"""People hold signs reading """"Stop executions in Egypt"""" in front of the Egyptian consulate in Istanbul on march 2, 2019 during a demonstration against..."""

--

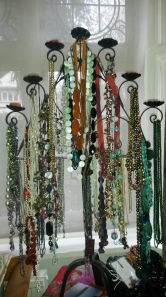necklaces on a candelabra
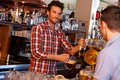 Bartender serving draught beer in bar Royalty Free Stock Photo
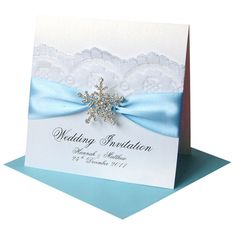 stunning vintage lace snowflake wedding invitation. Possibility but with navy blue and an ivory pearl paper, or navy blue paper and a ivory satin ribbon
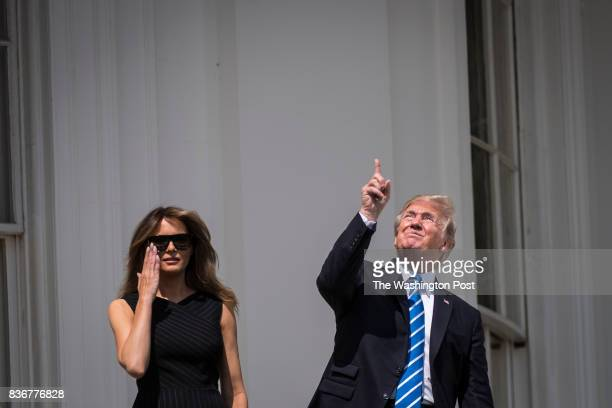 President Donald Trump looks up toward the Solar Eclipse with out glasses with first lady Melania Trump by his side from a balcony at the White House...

...

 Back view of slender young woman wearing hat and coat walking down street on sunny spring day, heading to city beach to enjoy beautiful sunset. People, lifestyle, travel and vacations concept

— Exercise goal —
The answer must consist solely of the number of lines in the entries that contain the word "People".

— Your solution —
2